#### Work instructions
Can you arrange the lines below as a JSON list of strings, one string per line, with blank lines and the pictures left out?

#### Excerpted data
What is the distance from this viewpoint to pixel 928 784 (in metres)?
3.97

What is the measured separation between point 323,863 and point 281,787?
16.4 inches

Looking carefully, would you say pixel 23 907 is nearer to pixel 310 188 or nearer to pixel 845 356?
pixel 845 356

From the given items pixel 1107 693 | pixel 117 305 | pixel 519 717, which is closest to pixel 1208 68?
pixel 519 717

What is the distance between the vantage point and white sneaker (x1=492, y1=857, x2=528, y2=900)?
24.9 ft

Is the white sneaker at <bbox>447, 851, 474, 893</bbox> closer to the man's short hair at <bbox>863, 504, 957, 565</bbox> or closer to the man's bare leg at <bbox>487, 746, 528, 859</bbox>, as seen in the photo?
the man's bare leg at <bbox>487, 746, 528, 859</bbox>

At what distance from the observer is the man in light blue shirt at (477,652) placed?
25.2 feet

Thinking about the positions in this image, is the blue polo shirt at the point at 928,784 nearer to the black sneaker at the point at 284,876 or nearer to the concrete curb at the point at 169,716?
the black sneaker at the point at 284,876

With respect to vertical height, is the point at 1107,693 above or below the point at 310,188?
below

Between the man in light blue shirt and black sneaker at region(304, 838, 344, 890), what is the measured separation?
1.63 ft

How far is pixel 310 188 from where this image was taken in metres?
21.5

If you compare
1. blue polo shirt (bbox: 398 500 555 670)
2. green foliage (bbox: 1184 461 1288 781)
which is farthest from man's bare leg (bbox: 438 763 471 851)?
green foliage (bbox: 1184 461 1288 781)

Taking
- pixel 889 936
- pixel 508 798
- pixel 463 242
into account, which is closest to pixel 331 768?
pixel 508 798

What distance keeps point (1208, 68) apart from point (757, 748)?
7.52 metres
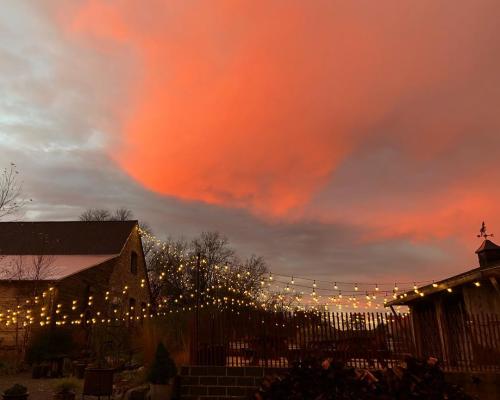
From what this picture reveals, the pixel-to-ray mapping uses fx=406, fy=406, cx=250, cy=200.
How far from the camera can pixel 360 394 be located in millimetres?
4008

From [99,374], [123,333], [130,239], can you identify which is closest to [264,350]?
[99,374]

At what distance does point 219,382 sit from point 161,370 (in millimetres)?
1602

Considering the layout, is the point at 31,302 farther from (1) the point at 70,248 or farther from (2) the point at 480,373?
(2) the point at 480,373

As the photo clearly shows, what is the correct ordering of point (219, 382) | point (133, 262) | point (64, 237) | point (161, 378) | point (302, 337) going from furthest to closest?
point (133, 262) → point (64, 237) → point (302, 337) → point (219, 382) → point (161, 378)

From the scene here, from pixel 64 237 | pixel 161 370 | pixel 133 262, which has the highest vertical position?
pixel 64 237

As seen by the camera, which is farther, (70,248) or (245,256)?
(245,256)

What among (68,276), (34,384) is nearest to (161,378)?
(34,384)

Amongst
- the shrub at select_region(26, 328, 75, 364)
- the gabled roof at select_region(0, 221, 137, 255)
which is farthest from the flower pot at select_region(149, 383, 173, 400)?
the gabled roof at select_region(0, 221, 137, 255)

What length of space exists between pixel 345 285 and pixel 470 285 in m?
5.25

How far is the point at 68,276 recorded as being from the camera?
18.2 meters

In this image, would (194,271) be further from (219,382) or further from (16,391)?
(16,391)

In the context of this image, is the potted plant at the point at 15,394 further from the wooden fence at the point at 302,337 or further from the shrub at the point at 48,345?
the shrub at the point at 48,345

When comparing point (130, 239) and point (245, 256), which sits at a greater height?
point (245, 256)

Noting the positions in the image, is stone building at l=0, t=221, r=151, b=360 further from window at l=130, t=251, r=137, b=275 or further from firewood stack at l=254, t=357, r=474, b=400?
firewood stack at l=254, t=357, r=474, b=400
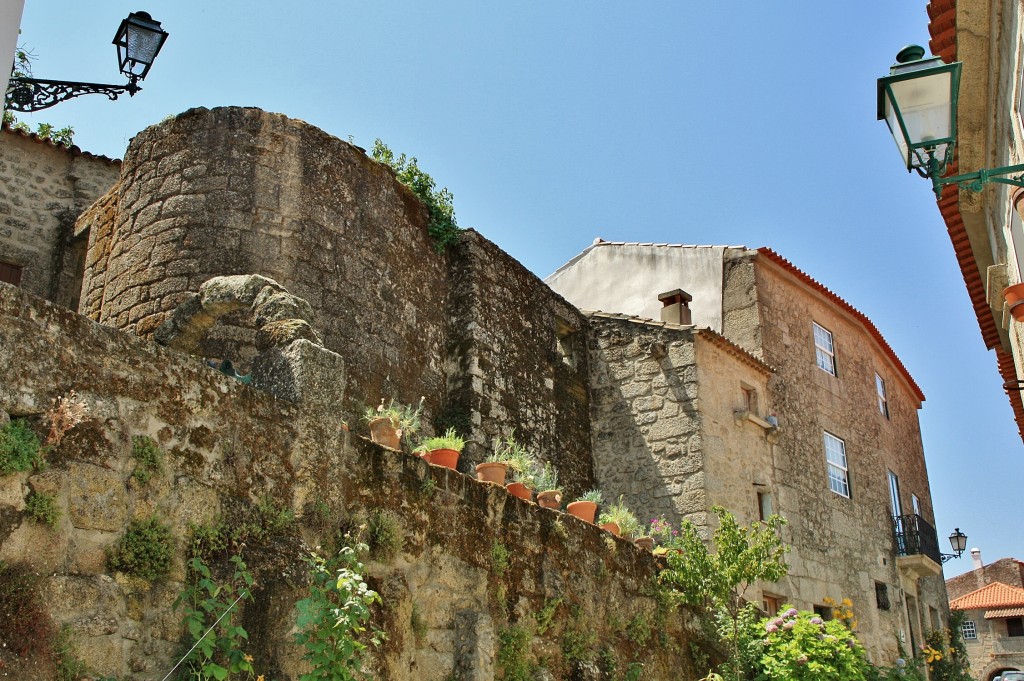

#### Expected answer
[
  "What is the distance from this viewpoint to pixel 928 784 (in metres)?",
  "3.97",
  "What is the measured separation between point 323,863 and point 281,787?",
  "16.4 inches",
  "Looking carefully, would you say pixel 23 907 is nearer to pixel 310 188 or nearer to pixel 845 356?",
  "pixel 845 356",
  "From the given items pixel 1107 693 | pixel 117 305 | pixel 519 717, which is closest to pixel 1208 68?",
  "pixel 519 717",
  "What is the distance between the vantage point and white sneaker (x1=492, y1=857, x2=528, y2=900)?",
  "24.9 ft",
  "Is the white sneaker at <bbox>447, 851, 474, 893</bbox> closer to the man's short hair at <bbox>863, 504, 957, 565</bbox> or closer to the man's bare leg at <bbox>487, 746, 528, 859</bbox>, as seen in the photo?",
  "the man's bare leg at <bbox>487, 746, 528, 859</bbox>",
  "At what distance from the observer is the man in light blue shirt at (477,652) placed?",
  "25.2 feet",
  "Thinking about the positions in this image, is the blue polo shirt at the point at 928,784 nearer to the black sneaker at the point at 284,876 or nearer to the concrete curb at the point at 169,716?",
  "the black sneaker at the point at 284,876",
  "With respect to vertical height, is the point at 1107,693 above or below the point at 310,188?",
  "below",
  "Between the man in light blue shirt and black sneaker at region(304, 838, 344, 890), what is the measured separation?",
  "1.63 ft",
  "How far is pixel 310 188 from where this image was taken in metres?",
  "21.5",
  "If you compare",
  "1. blue polo shirt (bbox: 398 500 555 670)",
  "2. green foliage (bbox: 1184 461 1288 781)",
  "which is farthest from man's bare leg (bbox: 438 763 471 851)?",
  "green foliage (bbox: 1184 461 1288 781)",
  "Taking",
  "- pixel 889 936",
  "- pixel 508 798",
  "- pixel 463 242",
  "into account, which is closest to pixel 331 768?",
  "pixel 508 798",
  "What distance keeps point (1208, 68) apart from point (757, 748)?",
  "7.52 metres",
  "From what this picture reveals, the pixel-to-ray mapping uses fx=406, fy=406, cx=250, cy=200.",
  "How far from the camera can pixel 360 394 be located in millimetres?",
  "4008",
  "From [99,374], [123,333], [130,239], can you identify which is closest to [264,350]?",
  "[99,374]",
  "At what distance does point 219,382 sit from point 161,370 (in millimetres)?",
  "1602",
  "Considering the layout, is the point at 31,302 farther from (1) the point at 70,248 or farther from (2) the point at 480,373?",
  "(2) the point at 480,373",
  "As the photo clearly shows, what is the correct ordering of point (219, 382) | point (133, 262) | point (64, 237) | point (161, 378) | point (302, 337) going from furthest to closest?",
  "point (133, 262) → point (64, 237) → point (302, 337) → point (219, 382) → point (161, 378)",
  "From the scene here, from pixel 64 237 | pixel 161 370 | pixel 133 262, which has the highest vertical position?",
  "pixel 64 237",
  "As seen by the camera, which is farther, (70,248) or (245,256)?",
  "(245,256)",
  "What among (68,276), (34,384) is nearest to (161,378)?",
  "(34,384)",
  "Amongst",
  "- the shrub at select_region(26, 328, 75, 364)",
  "- the gabled roof at select_region(0, 221, 137, 255)",
  "which is farthest from the flower pot at select_region(149, 383, 173, 400)?",
  "the gabled roof at select_region(0, 221, 137, 255)",
  "What length of space exists between pixel 345 285 and pixel 470 285 in m?",
  "5.25",
  "How far is the point at 68,276 recorded as being from the camera?",
  "18.2 meters",
  "In this image, would (194,271) be further from (219,382) or further from (16,391)?",
  "(16,391)",
  "In the context of this image, is the potted plant at the point at 15,394 further from the wooden fence at the point at 302,337 or further from the shrub at the point at 48,345?",
  "the shrub at the point at 48,345",
  "When comparing point (130, 239) and point (245, 256), which sits at a greater height?",
  "point (245, 256)",
  "Noting the positions in the image, is stone building at l=0, t=221, r=151, b=360 further from window at l=130, t=251, r=137, b=275 or further from firewood stack at l=254, t=357, r=474, b=400?",
  "firewood stack at l=254, t=357, r=474, b=400"
]